# Checking
ktstr checks scheduler behavior through two channels: worker-side
telemetry and host-side monitoring.
## Worker checks
After each scenario, ktstr collects
[`WorkerReport`](../architecture/workers.md#telemetry) from every worker
process. Several checks run against these reports:
**Starvation** -- any worker with `work_units == 0` fails the test.
**Fairness** -- workers in the same cgroup should get similar CPU time.
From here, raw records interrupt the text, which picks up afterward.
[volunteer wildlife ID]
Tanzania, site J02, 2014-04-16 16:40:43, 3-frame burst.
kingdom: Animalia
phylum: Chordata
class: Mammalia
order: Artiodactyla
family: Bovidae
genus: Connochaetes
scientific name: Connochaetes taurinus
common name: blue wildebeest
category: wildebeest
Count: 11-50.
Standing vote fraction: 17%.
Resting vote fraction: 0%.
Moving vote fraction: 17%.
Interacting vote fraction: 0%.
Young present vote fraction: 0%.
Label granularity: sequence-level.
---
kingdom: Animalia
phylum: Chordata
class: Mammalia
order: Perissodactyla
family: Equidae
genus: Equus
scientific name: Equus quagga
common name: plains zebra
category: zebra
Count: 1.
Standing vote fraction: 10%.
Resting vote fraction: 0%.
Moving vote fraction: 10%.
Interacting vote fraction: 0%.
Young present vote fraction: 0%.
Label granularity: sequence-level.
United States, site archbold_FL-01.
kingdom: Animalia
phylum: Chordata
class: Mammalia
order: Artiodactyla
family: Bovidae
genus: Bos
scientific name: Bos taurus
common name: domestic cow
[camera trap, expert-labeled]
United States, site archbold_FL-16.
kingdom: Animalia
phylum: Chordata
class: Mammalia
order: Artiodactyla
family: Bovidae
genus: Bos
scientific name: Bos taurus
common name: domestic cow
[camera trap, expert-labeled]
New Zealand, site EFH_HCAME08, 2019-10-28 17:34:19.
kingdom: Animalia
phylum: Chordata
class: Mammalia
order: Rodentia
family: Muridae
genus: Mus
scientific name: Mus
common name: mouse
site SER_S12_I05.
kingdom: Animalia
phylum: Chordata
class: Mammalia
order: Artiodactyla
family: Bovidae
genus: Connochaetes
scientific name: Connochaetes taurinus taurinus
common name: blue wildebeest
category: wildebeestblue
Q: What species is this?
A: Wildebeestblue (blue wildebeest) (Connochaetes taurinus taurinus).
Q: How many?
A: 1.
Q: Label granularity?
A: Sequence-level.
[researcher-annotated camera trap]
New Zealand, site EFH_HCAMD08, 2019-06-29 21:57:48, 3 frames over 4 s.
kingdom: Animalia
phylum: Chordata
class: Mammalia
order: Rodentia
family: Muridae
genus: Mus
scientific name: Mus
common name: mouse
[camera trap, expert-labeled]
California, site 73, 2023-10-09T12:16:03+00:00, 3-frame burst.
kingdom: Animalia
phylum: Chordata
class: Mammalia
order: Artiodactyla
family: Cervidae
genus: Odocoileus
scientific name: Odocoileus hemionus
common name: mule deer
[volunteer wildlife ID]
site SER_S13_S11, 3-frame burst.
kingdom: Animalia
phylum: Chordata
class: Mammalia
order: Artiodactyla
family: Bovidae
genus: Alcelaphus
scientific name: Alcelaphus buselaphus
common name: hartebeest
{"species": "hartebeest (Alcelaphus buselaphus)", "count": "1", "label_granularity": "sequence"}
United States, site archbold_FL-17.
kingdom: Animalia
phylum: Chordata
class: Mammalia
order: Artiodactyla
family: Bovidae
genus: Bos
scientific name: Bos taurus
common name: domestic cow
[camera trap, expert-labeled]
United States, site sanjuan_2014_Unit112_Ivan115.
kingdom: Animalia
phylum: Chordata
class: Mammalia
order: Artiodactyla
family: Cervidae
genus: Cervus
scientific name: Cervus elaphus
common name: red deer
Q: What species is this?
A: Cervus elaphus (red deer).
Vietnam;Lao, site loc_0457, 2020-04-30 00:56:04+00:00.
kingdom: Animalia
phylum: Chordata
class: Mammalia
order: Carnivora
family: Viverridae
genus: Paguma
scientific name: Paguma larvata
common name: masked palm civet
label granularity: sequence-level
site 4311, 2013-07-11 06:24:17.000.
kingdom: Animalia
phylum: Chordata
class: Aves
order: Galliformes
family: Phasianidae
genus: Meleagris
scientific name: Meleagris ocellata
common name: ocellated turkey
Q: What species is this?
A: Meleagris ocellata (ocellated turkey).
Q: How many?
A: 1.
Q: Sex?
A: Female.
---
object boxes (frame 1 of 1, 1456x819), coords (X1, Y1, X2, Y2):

The "spread" (max off-CPU% - min off-CPU%) must be below a threshold
(15% in release builds, 35% in debug). Violations report the spread
and per-cgroup statistics.
**Scheduling gaps** -- the longest wall-clock gap observed at
work-unit checkpoints. Gaps above a threshold (2000ms release, 3000ms
debug) indicate the scheduler dropped a task. Reports include the gap
duration, CPU, and timing.
**Cpuset isolation** -- workers must only run on CPUs in their assigned
cpuset. Any execution on an unexpected CPU fails the test. Opt-in via
`isolation = true` on the `#[ktstr_test]` attribute or via
`Assert::check_isolation()`; `Assert::default_checks()` leaves this
`None`, so the runtime merge resolves to `false` and the check is
skipped unless explicitly enabled.
**Throughput parity** -- `assert_throughput_parity()` checks that
workers produce similar throughput (work_units per CPU-second). Two
thresholds:
- `max_throughput_cv`: coefficient of variation across workers. High
CV means the scheduler gives some workers disproportionately less
effective CPU. Requires at least 2 workers with nonzero CPU time.
- `min_work_rate`: minimum work_units per CPU-second per worker.
Catches cases where all workers are equally slow (CV passes but
absolute throughput is too low).
Neither threshold is set by default; enable via `Assert` setters or
`#[ktstr_test]` attributes.
**Benchmarking** -- `assert_benchmarks()` checks per-wakeup latency
and iteration throughput. Three thresholds:
- `max_p99_wake_latency_ns`: p99 of all `resume_latencies_ns` samples
across workers in a cgroup. Populated only for work types that
record wake-to-run latency: `IoSyncWrite`, `IoRandRead`, `IoConvoy`,
`Bursty`, `PipeIo`,
`FutexPingPong`, `CacheYield`, `CachePipe`, `FutexFanOut`
(receivers), `Sequence` (Sleep / Yield / Io phases),
`ForkExit`, `NiceSweep`, `AffinityChurn`, `PolicyChurn`,
`FanOutCompute`, `MutexContention`. Pure-CPU work types
(`SpinWait`, `Mixed`, `CachePressure`, `PageFaultChurn`) do not
record samples.
- `max_wake_latency_cv`: coefficient of variation of wake latency
samples. High CV means inconsistent scheduling latency.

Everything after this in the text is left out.